**Work instructions:**
A. From the text about the Vancouver Farmers Markets, pull out the passage starting at "Ever since the" and ending at "in full swing.".
B. Extend the text about the Vancouver Farmers Markets, picking up right after its last sentence.

**Provided text:**
"""
Open 7 days a week, 10-4 or 10-5 in the summer, people can look at their farm store and enjoy samples, self-guided tours, their cafe, milk on tap, as well as the farm and the cows! With a livestream from their robotic milker and a petting farm area, there is always something to do.
Summer Markets at Vancouver Farmers Markets
On this week’s episode, Anya also spoke with Executive Director of Vancouver Farmer’s Markets, Laura Smit, about this year’s summer markets.
Ever since the pandemic started in March 2020, the Farmer’s Market has been constantly learning, pivoting and shifting.
Luckily, the market has been deemed an essential service for groceries, and has operated throughout the pandemic, with modifications. The winter markets just finished at the end of April, and the summer markets are almost in full swing.
Back at the pandemic’s outset, market numbers seriously dropped; throughout March each market was about 50% producers, and less than 50% visitors. However, as protocols changed, producer engagement expanded.
Despite the original low numbers, the market continued to see strong support for local producers – over $10 million was made collectively by producers in 2020, a number very close to that of 2019.
The markets are not operating as events this year, but as open air grocery stores. “We told people to only send one person from a household, and we think people really listened to that and bulked up on their shopping,” says Smit. “An encouraging year!”
By supporting producers, not only is the community being provided with farm fresh food, but the money made benefits the producers themselves and all their employees, the industries that help the producer, and the local economy overall. This has been the market’s mission since it’s inception in 1995.
Now, in 2021, Vancouver Farmer’s Markets have 2 winter markets, 7 summer markets, all made up of over 250 different local businesses – wow!
There will be 2 new summer market locations, one downtown at šxʷƛ̓ənəq Xwtl’e7énḵ Square (formally North Plaza at Vancouver Art Gallery) on Wednesdays from 2-6pm, and another at False Creek in Concord Community Park, on Thursdays from 2-6pm.
“Last year we wanted to figure out some new systems, so after having been through it all, we fixed the problem with 2 new markets,” says Smit. “We had to shift the Main Street market, but kept it close by at False Creek.”
"""
**Supplied material:**
"""
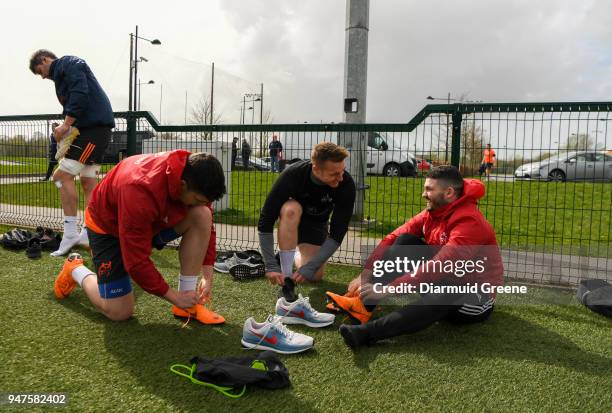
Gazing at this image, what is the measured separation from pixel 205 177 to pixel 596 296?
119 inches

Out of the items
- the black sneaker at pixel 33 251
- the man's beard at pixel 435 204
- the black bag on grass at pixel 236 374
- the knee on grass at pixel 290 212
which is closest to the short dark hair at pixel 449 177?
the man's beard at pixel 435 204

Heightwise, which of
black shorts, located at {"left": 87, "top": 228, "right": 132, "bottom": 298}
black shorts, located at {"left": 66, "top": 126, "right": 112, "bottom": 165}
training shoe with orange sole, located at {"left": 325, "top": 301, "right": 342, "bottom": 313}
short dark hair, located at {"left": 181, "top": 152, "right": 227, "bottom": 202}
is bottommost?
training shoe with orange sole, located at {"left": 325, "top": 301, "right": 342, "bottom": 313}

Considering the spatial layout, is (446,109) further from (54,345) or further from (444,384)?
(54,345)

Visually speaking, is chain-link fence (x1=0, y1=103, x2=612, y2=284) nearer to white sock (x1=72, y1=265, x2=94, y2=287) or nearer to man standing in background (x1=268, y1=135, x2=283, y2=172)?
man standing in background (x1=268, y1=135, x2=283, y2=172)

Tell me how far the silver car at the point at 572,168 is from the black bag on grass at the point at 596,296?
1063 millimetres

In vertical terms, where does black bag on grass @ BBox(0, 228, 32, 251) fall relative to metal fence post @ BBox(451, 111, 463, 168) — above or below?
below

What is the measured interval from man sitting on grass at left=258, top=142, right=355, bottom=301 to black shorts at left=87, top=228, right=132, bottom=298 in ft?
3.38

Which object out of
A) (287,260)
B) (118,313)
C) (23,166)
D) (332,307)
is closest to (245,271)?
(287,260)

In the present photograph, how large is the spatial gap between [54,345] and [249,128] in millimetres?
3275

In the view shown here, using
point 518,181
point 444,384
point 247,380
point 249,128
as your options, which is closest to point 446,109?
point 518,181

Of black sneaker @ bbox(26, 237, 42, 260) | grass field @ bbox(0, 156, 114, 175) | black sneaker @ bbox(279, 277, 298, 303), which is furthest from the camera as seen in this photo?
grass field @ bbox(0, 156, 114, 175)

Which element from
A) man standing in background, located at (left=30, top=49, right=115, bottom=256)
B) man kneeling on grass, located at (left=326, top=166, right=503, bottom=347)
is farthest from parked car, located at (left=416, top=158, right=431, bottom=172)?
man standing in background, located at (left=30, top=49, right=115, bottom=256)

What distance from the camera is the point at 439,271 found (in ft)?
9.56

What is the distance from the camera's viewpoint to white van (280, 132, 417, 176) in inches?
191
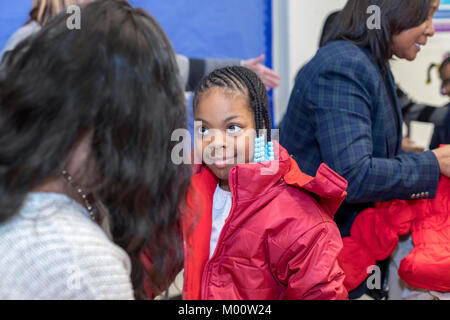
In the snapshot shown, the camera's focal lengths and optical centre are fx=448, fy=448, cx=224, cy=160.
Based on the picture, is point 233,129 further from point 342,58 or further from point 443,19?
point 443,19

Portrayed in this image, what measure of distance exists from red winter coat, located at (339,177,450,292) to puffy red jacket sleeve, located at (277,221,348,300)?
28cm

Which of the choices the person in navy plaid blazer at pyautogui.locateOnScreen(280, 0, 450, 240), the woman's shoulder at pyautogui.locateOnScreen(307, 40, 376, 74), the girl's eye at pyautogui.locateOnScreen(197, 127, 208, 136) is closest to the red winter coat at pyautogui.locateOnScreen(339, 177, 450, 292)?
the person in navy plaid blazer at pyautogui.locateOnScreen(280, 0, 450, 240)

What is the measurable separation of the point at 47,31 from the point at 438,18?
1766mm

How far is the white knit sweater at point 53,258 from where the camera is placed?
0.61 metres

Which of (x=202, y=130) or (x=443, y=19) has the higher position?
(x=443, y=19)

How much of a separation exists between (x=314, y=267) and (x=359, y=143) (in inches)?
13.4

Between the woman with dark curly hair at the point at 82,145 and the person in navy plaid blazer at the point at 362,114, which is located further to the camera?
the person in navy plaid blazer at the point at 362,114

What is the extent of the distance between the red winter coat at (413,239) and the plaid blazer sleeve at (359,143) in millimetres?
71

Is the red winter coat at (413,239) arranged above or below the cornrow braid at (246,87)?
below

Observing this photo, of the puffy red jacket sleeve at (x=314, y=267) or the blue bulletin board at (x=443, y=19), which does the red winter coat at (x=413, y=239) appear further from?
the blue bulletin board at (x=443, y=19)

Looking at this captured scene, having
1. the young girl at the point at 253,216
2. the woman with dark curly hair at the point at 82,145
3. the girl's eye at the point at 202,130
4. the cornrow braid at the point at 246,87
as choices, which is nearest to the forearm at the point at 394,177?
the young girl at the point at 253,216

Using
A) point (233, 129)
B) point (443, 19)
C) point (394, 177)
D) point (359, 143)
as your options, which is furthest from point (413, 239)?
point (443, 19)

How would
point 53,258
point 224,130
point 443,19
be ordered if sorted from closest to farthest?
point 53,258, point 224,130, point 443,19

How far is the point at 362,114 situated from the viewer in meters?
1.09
"""
"""
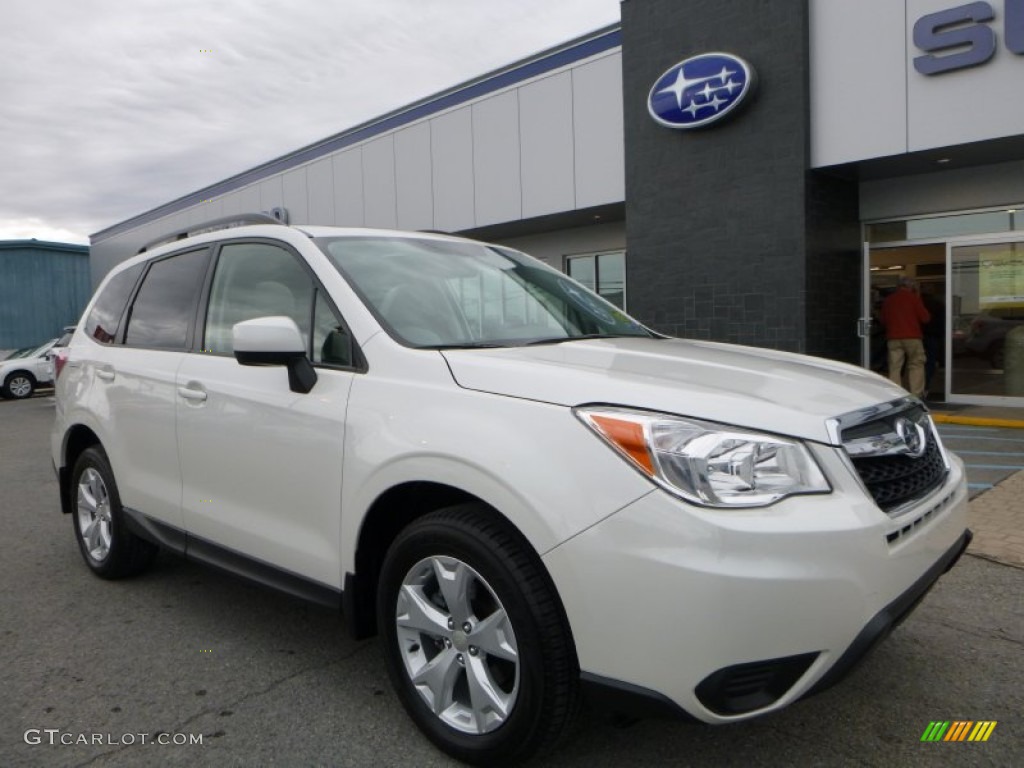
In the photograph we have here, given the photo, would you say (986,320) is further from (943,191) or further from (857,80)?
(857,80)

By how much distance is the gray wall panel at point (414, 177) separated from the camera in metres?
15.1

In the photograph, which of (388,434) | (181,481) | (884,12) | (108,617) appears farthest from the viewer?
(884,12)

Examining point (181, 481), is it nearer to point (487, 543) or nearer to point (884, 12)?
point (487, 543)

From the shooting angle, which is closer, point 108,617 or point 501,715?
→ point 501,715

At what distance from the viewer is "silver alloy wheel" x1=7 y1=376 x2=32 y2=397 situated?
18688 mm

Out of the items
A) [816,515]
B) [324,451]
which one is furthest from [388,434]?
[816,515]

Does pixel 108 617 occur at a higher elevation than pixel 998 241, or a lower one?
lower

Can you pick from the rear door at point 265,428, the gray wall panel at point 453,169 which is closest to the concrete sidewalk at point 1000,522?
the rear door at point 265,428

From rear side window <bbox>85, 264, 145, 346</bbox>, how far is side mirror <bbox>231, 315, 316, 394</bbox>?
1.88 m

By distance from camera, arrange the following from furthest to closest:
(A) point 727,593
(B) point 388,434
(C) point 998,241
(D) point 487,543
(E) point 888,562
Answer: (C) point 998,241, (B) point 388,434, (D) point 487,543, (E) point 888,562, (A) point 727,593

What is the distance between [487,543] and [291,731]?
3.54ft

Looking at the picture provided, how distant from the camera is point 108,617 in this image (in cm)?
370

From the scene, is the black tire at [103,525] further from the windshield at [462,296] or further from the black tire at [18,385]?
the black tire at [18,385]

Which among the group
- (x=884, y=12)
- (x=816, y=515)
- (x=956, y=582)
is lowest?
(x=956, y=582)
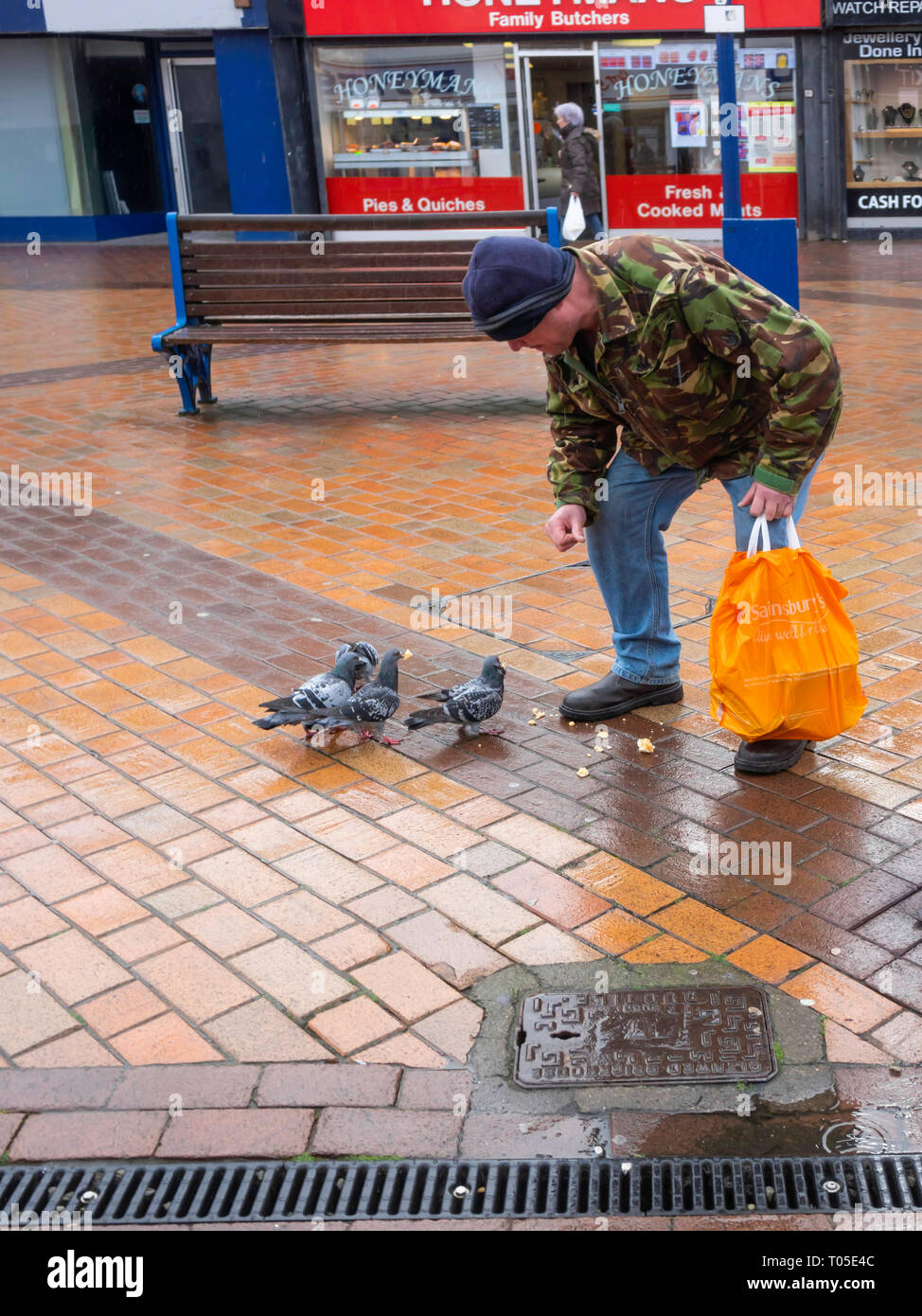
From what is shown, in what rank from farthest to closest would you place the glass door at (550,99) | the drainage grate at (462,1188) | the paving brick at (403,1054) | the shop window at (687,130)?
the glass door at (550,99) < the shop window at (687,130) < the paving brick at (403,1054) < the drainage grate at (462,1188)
"""
"""
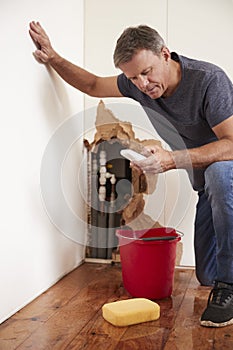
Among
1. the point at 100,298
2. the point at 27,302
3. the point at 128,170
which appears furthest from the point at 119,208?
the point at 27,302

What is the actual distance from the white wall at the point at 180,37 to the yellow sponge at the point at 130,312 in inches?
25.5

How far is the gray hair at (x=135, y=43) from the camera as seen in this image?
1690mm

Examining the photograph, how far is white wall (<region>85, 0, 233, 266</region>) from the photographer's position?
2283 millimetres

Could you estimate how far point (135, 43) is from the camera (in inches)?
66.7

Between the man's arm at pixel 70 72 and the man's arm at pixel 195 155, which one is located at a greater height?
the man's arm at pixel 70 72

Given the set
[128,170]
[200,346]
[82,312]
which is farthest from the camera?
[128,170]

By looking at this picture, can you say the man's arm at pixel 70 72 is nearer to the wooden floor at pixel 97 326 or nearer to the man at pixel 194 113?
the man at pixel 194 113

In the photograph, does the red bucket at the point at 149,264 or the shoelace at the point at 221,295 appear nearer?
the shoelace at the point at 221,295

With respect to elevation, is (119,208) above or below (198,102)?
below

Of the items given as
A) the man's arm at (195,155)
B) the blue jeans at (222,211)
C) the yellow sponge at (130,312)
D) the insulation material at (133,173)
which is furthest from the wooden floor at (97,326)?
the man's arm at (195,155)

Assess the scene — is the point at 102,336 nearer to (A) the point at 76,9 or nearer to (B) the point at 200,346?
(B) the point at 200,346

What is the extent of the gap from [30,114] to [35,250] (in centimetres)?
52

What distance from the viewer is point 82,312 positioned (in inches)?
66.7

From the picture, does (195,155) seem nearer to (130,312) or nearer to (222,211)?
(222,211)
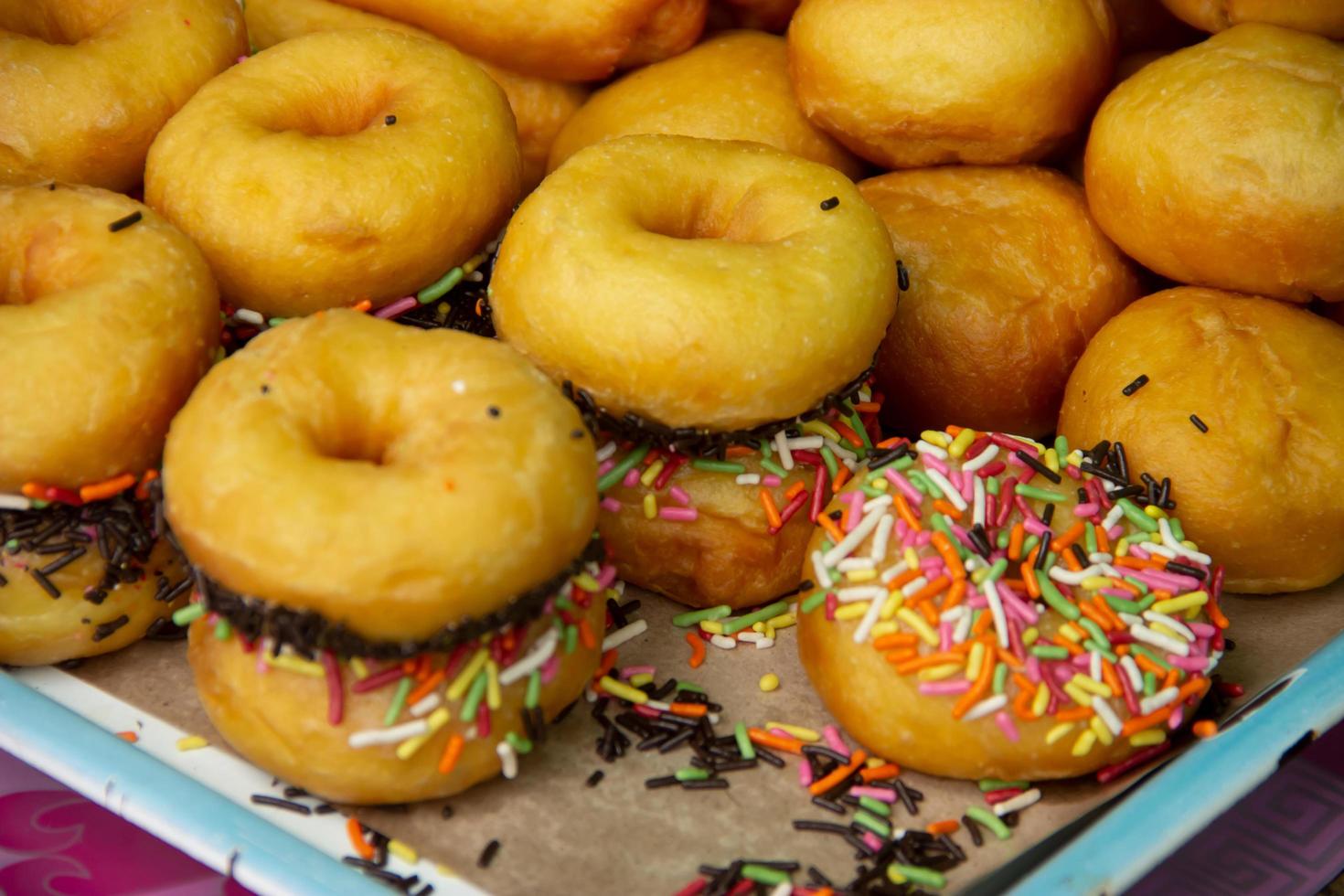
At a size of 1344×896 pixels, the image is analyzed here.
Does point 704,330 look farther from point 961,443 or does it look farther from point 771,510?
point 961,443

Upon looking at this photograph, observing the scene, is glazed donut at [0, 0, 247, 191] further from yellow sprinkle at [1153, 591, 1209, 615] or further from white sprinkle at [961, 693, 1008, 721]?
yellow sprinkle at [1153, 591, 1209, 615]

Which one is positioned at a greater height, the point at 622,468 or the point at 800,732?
"""
**Answers per task:**
A.
Ever since the pandemic started in March 2020, the Farmer’s Market has been constantly learning, pivoting and shifting.
Luckily, the market has been deemed an essential service for groceries, and has operated throughout the pandemic, with modifications. The winter markets just finished at the end of April, and the summer markets are almost in full swing.

B.
“We don’t love to shift markets,” says Smit. “A lot of concerns and efforts and permits go into each market to ensure it is safe for all, as well as meaningful for communities.”
Understanding that mid-week markets need skytrain and bike access, these two new markets are close by transit hubs. There will be both long-standing vendors and new faces at each.
As for the rest of the summer markets, Trout Lake market is the banner market and still going strong. Kitsilano market is another “golden oldie,” according to Smit. Additionally, there are the West End, Mount Pleasant and Riley Park market, all as lovely as ever.
The markets this year will also be full of new vendors!
As for new farms, Friendly Fungi is one of them, selling specialty varieties of mushrooms, as well as Make Do Acres, growing products that are harder to get such as different hot peppers, sweet potatoes and greens.
Two new seafood vendors are being added; Howe Sound Seafood has approval to bring fresh spot prawns, and On the Line will hopefully be able to bring fresh shellfish as well.
Additionally, two plant-based cheese vendors are joining the market, one being Blue Heron Creamery, which creates cultured nut cheeses, and the second being Sin Queso, making plant-based cheese sauce.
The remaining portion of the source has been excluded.